Medical robots enter the “Physical AI” era: NVIDIA GTC 2026 releases dedicated datasets and development blueprints

At the GTC conference held in March 2026, NVIDIA founder and CEO Jensen Huang announced the launch of a series of dedicated open platforms for medical robots. By releasing new physical AI datasets, foundational models, and development blueprints, NVIDIA aims to break down the technical barriers for medical robots from laboratory prototypes to clinical applications in operating rooms.

“Project Rheo”: The comprehensive development pathway for medical robots

The core highlight of NVIDIA’s release is a development blueprint called Rheo. It is an important part of the Isaac for Healthcare framework, designed to help developers build high-precision “digital twin hospitals.”

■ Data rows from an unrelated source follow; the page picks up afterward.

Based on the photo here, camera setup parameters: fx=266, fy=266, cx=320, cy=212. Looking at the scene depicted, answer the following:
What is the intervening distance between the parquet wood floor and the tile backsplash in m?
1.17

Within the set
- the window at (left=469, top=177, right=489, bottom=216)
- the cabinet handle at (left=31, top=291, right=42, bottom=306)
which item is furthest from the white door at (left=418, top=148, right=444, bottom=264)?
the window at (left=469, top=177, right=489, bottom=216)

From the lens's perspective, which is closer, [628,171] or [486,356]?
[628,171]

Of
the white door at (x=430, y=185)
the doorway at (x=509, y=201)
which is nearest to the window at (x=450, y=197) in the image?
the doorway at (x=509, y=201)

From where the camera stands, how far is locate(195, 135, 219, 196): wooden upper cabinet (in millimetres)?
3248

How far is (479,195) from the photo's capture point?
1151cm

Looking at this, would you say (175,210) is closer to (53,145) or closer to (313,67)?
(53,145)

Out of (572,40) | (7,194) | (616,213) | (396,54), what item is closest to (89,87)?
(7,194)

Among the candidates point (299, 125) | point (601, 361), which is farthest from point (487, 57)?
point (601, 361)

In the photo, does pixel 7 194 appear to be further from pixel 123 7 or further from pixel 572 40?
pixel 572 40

  • Digital hospital simulation: Developers can quickly create physically accurate surgical room (OR) simulation environments through Rheo.

  • Synthetic data generation: Using the Cosmos world model, Rheo can convert a small number of expert surgical demonstration videos into massive training datasets covering various extreme or rare clinical cases (Edge Cases).

  • End-to-end validation: Robot strategies can undergo tens of thousands of virtual surgeries in simulation before deployment on physical hardware, greatly enhancing safety.

Core components: Open-H dataset and Cosmos-H model

To address the shortage of training data for medical AI, NVIDIA has partnered with several top medical institutions to launch:

Open-H dataset: Claimed to be the world’s largest dedicated dataset for medical robots, containing thousands of hours of surgical trajectories, detailed instrument operation data, and multimodal perception data.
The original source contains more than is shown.